Copy every record below word for word, leaving out the pictures.

── Data lines ──

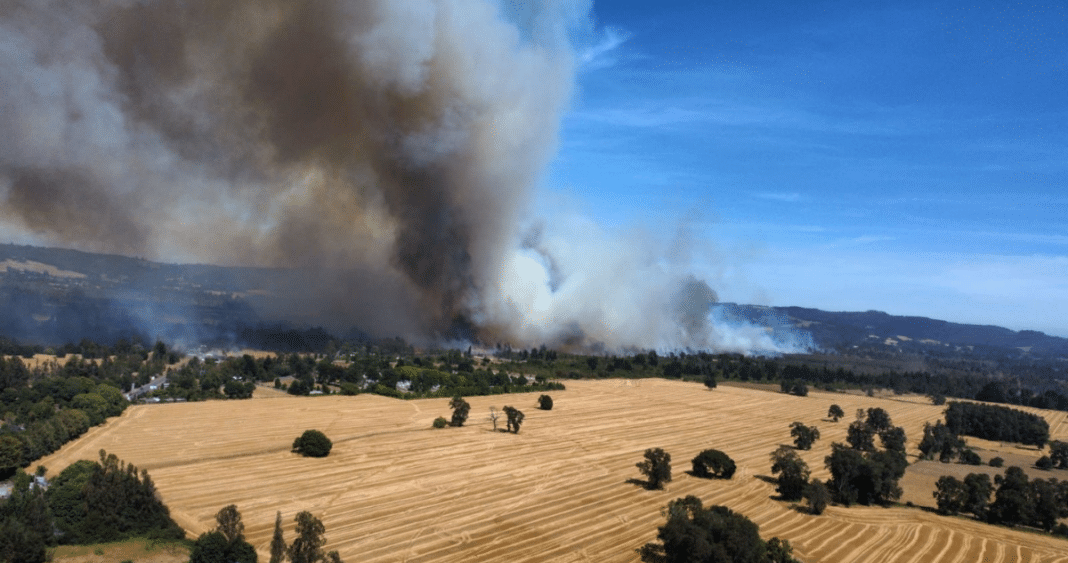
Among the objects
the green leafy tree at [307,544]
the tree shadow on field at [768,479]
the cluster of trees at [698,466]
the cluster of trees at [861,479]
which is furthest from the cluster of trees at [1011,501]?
the green leafy tree at [307,544]

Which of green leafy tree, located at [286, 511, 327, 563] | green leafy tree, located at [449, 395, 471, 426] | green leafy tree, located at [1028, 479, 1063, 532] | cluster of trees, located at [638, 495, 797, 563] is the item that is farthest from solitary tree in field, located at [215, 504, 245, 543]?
green leafy tree, located at [1028, 479, 1063, 532]

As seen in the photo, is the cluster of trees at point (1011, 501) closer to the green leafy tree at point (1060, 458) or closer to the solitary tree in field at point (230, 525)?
the green leafy tree at point (1060, 458)

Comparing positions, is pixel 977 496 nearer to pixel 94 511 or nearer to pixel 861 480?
pixel 861 480

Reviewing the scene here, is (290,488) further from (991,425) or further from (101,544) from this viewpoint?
(991,425)

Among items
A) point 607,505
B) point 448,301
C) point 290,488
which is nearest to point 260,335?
point 448,301

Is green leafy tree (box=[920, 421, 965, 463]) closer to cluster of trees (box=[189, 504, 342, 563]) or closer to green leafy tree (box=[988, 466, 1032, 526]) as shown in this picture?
green leafy tree (box=[988, 466, 1032, 526])
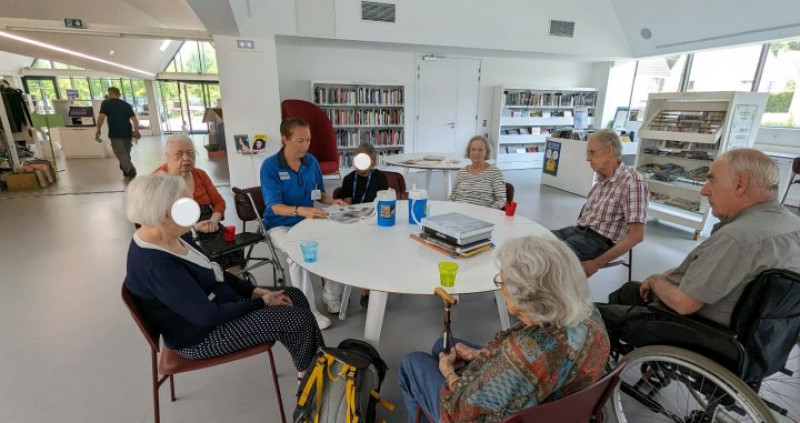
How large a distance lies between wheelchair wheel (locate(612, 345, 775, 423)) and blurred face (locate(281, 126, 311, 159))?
6.69ft

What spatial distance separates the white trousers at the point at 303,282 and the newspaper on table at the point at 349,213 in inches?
12.6

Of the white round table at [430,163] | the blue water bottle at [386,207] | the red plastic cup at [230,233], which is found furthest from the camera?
the white round table at [430,163]

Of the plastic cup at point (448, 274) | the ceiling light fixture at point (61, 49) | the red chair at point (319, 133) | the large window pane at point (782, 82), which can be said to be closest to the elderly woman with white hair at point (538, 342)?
the plastic cup at point (448, 274)

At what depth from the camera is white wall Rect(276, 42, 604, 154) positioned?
20.6 feet

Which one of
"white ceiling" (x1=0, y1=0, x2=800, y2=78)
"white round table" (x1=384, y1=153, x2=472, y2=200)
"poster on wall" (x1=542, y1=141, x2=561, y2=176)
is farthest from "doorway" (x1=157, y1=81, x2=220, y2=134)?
"poster on wall" (x1=542, y1=141, x2=561, y2=176)

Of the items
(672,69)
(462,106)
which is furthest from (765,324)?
(672,69)

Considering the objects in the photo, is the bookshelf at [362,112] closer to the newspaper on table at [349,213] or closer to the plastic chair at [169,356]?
the newspaper on table at [349,213]

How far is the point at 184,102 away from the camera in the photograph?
15195 millimetres

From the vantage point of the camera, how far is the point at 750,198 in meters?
1.40

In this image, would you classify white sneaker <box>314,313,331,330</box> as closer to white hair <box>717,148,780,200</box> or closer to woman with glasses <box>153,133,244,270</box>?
woman with glasses <box>153,133,244,270</box>

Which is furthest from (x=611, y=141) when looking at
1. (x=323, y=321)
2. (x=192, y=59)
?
(x=192, y=59)

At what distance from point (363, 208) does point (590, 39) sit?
648 cm

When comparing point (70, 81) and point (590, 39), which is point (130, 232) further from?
point (70, 81)

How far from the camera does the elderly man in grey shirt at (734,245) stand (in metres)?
1.26
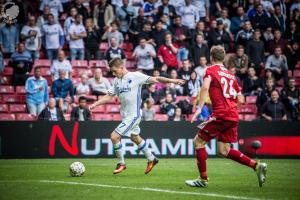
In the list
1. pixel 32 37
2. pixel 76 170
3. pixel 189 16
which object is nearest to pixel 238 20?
pixel 189 16

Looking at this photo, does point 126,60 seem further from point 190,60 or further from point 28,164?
point 28,164

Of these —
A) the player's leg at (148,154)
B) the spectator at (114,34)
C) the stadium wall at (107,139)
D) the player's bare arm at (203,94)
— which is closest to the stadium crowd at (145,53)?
the spectator at (114,34)

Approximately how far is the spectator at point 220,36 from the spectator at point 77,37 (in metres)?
4.52

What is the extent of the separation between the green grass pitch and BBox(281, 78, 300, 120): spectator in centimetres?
479

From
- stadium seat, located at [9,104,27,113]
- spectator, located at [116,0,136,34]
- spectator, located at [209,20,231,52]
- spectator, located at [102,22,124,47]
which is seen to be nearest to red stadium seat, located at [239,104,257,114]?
spectator, located at [209,20,231,52]

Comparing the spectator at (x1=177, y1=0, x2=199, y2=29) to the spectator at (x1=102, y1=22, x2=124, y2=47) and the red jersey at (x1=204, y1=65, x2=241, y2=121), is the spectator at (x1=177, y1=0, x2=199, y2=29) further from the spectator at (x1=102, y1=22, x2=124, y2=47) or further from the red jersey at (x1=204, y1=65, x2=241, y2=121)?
the red jersey at (x1=204, y1=65, x2=241, y2=121)

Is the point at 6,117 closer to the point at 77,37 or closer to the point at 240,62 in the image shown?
the point at 77,37

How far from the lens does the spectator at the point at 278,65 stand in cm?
2464

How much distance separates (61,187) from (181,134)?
30.0 feet

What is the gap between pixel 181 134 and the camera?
2080cm

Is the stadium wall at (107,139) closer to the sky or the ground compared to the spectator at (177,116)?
closer to the ground

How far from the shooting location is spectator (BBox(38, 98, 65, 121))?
21312mm

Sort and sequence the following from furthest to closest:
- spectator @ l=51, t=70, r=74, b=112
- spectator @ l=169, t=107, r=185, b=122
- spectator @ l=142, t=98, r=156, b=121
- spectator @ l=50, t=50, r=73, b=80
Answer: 1. spectator @ l=50, t=50, r=73, b=80
2. spectator @ l=51, t=70, r=74, b=112
3. spectator @ l=169, t=107, r=185, b=122
4. spectator @ l=142, t=98, r=156, b=121

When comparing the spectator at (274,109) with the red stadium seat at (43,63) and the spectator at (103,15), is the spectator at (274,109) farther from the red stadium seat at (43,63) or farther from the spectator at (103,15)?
the red stadium seat at (43,63)
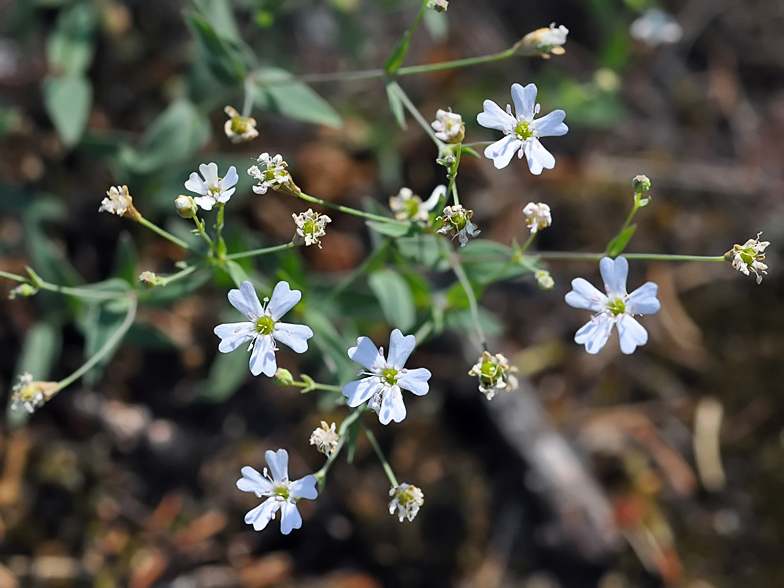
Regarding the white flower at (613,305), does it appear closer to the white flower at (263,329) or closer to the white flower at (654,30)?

───

# Task response:
Among the objects
the green leafy tree at [307,544]
the tree shadow on field at [768,479]
the cluster of trees at [698,466]
the cluster of trees at [861,479]
which is furthest from the cluster of trees at [1011,501]?
the green leafy tree at [307,544]

Which of green leafy tree, located at [286, 511, 327, 563] | green leafy tree, located at [449, 395, 471, 426] | green leafy tree, located at [1028, 479, 1063, 532] | cluster of trees, located at [638, 495, 797, 563] is the item that is farthest from solitary tree in field, located at [215, 504, 245, 543]?
green leafy tree, located at [1028, 479, 1063, 532]

As seen in the photo, is the cluster of trees at point (1011, 501) closer to the green leafy tree at point (1060, 458) or closer to the solitary tree in field at point (230, 525)?
the green leafy tree at point (1060, 458)

Comparing positions, is pixel 977 496 nearer to pixel 94 511 or nearer to pixel 861 480?
pixel 861 480

Reviewing the scene here, is (290,488) further from (991,425) or further from (101,544) from this viewpoint?
(991,425)

Among items
A) point 607,505
B) point 448,301
C) point 290,488
which is nearest to point 260,335?
point 448,301

Is green leafy tree (box=[920, 421, 965, 463]) closer to cluster of trees (box=[189, 504, 342, 563]) or closer to green leafy tree (box=[988, 466, 1032, 526]) as shown in this picture?
green leafy tree (box=[988, 466, 1032, 526])
How large a distance lies between wheelchair wheel (locate(612, 345, 775, 423)) and blurred face (locate(281, 126, 311, 159))?
6.69ft

What spatial distance separates the white trousers at the point at 303,282 and the newspaper on table at the point at 349,213 in inches?
12.6

Of the white round table at [430,163] | the blue water bottle at [386,207] | the red plastic cup at [230,233], which is found furthest from the camera?
the white round table at [430,163]

Of the plastic cup at point (448, 274) | the ceiling light fixture at point (61, 49) | the red chair at point (319, 133) | the large window pane at point (782, 82), which can be said to be closest to the elderly woman with white hair at point (538, 342)?
the plastic cup at point (448, 274)

At what depth from the camera is white wall Rect(276, 42, 604, 154) positioned?
20.6 feet

Which one of
"white ceiling" (x1=0, y1=0, x2=800, y2=78)
"white round table" (x1=384, y1=153, x2=472, y2=200)
"poster on wall" (x1=542, y1=141, x2=561, y2=176)
is farthest from "doorway" (x1=157, y1=81, x2=220, y2=134)?
"poster on wall" (x1=542, y1=141, x2=561, y2=176)

Of the items
(672,69)
(462,106)
which is furthest from (765,324)?
(672,69)

Considering the objects in the photo, is the bookshelf at [362,112] closer to the newspaper on table at [349,213] or closer to the plastic chair at [169,356]?
the newspaper on table at [349,213]

How far is the point at 184,102 away from the camera in the photograph?
15195 millimetres

From the vantage point of the camera, how far is the point at 750,198 in meters?
1.40

In this image, would you classify white sneaker <box>314,313,331,330</box> as closer to white hair <box>717,148,780,200</box> or closer to woman with glasses <box>153,133,244,270</box>?
woman with glasses <box>153,133,244,270</box>

Which is furthest from (x=611, y=141) when looking at
1. (x=323, y=321)
2. (x=192, y=59)
?
(x=192, y=59)

At what distance from point (363, 208) does point (590, 39) sit?
648 cm

When comparing point (70, 81) and point (590, 39), which is point (130, 232) further from?
point (70, 81)

How far from the camera does the elderly man in grey shirt at (734,245) stand (in metres)?
1.26
In the list
1. pixel 32 37
2. pixel 76 170
3. pixel 189 16
which object is nearest to pixel 238 20?
pixel 189 16

Looking at this photo, does point 126,60 seem further from point 190,60 or further from point 28,164?
point 28,164

Of these —
A) the player's leg at (148,154)
B) the spectator at (114,34)
C) the stadium wall at (107,139)
D) the player's bare arm at (203,94)
— which is closest to the stadium crowd at (145,53)?
the spectator at (114,34)

Approximately how far is the spectator at point 220,36 from the spectator at point 77,37 (in metres)?
4.52

What is the extent of the separation between the green grass pitch and BBox(281, 78, 300, 120): spectator in centimetres?
479

From
- stadium seat, located at [9,104,27,113]
- spectator, located at [116,0,136,34]
- spectator, located at [209,20,231,52]
- spectator, located at [102,22,124,47]
which is seen to be nearest to red stadium seat, located at [239,104,257,114]?
spectator, located at [209,20,231,52]

Comparing the spectator at (x1=177, y1=0, x2=199, y2=29) to the spectator at (x1=102, y1=22, x2=124, y2=47) and the red jersey at (x1=204, y1=65, x2=241, y2=121), is the spectator at (x1=177, y1=0, x2=199, y2=29) further from the spectator at (x1=102, y1=22, x2=124, y2=47) or further from the red jersey at (x1=204, y1=65, x2=241, y2=121)?
the red jersey at (x1=204, y1=65, x2=241, y2=121)

Is the point at 6,117 closer to the point at 77,37 or closer to the point at 240,62 in the image shown?
the point at 77,37

How far from the lens does the spectator at the point at 278,65 stand in cm?
2464

How much distance separates (61,187) from (181,134)?
30.0 feet

What is the gap between pixel 181 134 and the camera?
2080cm

Is the stadium wall at (107,139) closer to the sky or the ground compared to the spectator at (177,116)?
closer to the ground

How far from the shooting location is spectator (BBox(38, 98, 65, 121))?
21312mm

Sort and sequence the following from furthest to closest:
- spectator @ l=51, t=70, r=74, b=112
- spectator @ l=169, t=107, r=185, b=122
- spectator @ l=142, t=98, r=156, b=121
- spectator @ l=50, t=50, r=73, b=80
Answer: 1. spectator @ l=50, t=50, r=73, b=80
2. spectator @ l=51, t=70, r=74, b=112
3. spectator @ l=169, t=107, r=185, b=122
4. spectator @ l=142, t=98, r=156, b=121

When comparing the spectator at (274,109) with the red stadium seat at (43,63) and the spectator at (103,15), is the spectator at (274,109) farther from the red stadium seat at (43,63) or farther from the spectator at (103,15)?
the red stadium seat at (43,63)
Regarding the white flower at (613,305), does it appear closer to the white flower at (263,329) or closer to the white flower at (654,30)?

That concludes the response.